INSTRUCTIONS TO FOLLOW:
Put every line of the listing below into a numbered list, leaving out the blank lines.
>> Start DATA ROWS
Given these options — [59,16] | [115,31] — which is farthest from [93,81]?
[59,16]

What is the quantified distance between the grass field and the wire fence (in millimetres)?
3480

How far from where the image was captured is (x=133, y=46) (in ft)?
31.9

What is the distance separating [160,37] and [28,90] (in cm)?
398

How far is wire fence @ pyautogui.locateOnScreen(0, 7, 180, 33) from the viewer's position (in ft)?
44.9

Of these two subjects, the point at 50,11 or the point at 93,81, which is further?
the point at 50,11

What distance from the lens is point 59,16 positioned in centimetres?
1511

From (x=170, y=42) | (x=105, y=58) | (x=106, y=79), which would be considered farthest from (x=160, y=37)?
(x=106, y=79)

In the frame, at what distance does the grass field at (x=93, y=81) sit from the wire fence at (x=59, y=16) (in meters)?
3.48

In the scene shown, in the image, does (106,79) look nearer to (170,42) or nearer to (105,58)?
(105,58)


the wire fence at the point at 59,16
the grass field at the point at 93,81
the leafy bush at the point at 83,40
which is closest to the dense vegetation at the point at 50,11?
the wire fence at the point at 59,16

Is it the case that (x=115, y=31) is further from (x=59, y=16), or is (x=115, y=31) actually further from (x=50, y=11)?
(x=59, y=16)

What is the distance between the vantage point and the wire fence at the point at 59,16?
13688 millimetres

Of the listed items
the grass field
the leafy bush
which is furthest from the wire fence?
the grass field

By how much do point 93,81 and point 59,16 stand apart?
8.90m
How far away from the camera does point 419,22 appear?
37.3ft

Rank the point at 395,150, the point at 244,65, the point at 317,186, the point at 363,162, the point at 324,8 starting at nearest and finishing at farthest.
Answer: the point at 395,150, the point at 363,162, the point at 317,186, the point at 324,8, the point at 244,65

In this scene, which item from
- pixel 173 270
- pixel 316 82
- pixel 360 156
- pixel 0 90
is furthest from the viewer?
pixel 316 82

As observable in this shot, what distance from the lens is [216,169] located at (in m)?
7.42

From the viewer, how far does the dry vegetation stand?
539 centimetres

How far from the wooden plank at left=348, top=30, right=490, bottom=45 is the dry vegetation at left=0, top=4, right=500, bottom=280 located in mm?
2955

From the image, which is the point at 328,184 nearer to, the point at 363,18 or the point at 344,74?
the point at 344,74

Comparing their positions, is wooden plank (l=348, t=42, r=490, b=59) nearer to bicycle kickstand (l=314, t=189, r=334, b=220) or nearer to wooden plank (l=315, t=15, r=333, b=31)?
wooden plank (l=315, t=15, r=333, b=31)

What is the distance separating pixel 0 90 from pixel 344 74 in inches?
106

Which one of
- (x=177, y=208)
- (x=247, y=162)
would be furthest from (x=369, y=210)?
>> End DATA ROWS
COMPLETED EXERCISE:
1. Given these options — [59,16] | [115,31] — which is farthest from [93,81]?
2. [59,16]
3. What is the quantified distance between the grass field and the wire fence (in millimetres)?
4. 3480
5. How far from where the image was captured is (x=133, y=46) (in ft)?
6. 31.9
7. What is the distance separating [160,37] and [28,90] (in cm)?
8. 398
9. How far is wire fence @ pyautogui.locateOnScreen(0, 7, 180, 33) from the viewer's position (in ft)?
10. 44.9
11. Of these two subjects, the point at 50,11 or the point at 93,81, which is further?
12. the point at 50,11
13. What distance from the lens is point 59,16 positioned in centimetres?
14. 1511
15. From (x=170, y=42) | (x=105, y=58) | (x=106, y=79), which would be considered farthest from (x=160, y=37)?
16. (x=106, y=79)
17. In the frame, at what distance does the grass field at (x=93, y=81) sit from the wire fence at (x=59, y=16) (in meters)?
18. 3.48
19. In the scene shown, in the image, does (106,79) look nearer to (170,42) or nearer to (105,58)?
20. (105,58)
21. the wire fence at the point at 59,16
22. the grass field at the point at 93,81
23. the leafy bush at the point at 83,40
24. which is closest to the dense vegetation at the point at 50,11?
25. the wire fence at the point at 59,16
26. Is it the case that (x=115, y=31) is further from (x=59, y=16), or is (x=115, y=31) actually further from (x=50, y=11)?
27. (x=59, y=16)
28. What is the distance between the vantage point and the wire fence at the point at 59,16?
29. 13688 millimetres
30. Of the listed items
31. the grass field
32. the leafy bush
33. which is furthest from the wire fence?
34. the grass field
35. By how much do point 93,81 and point 59,16 stand apart?
36. 8.90m
37. How far away from the camera does point 419,22 appear?
38. 37.3ft
39. Rank the point at 395,150, the point at 244,65, the point at 317,186, the point at 363,162, the point at 324,8 starting at nearest and finishing at farthest.
40. Answer: the point at 395,150, the point at 363,162, the point at 317,186, the point at 324,8, the point at 244,65
41. In this scene, which item from
42. - pixel 173 270
43. - pixel 316 82
44. - pixel 360 156
45. - pixel 0 90
46. is furthest from the viewer?
47. pixel 316 82
48. As observable in this shot, what distance from the lens is [216,169] located at (in m)?
49. 7.42
50. From the viewer, how far does the dry vegetation stand?
51. 539 centimetres
52. How far from the wooden plank at left=348, top=30, right=490, bottom=45 is the dry vegetation at left=0, top=4, right=500, bottom=280 located in mm?
53. 2955
54. From the image, which is the point at 328,184 nearer to, the point at 363,18 or the point at 344,74?
55. the point at 344,74
56. Comparing their positions, is wooden plank (l=348, t=42, r=490, b=59) nearer to bicycle kickstand (l=314, t=189, r=334, b=220) or nearer to wooden plank (l=315, t=15, r=333, b=31)?
57. wooden plank (l=315, t=15, r=333, b=31)
58. What is the distance separating pixel 0 90 from pixel 344 74 in inches?
59. 106
60. Which one of
61. - (x=177, y=208)
62. - (x=247, y=162)
63. would be furthest from (x=369, y=210)?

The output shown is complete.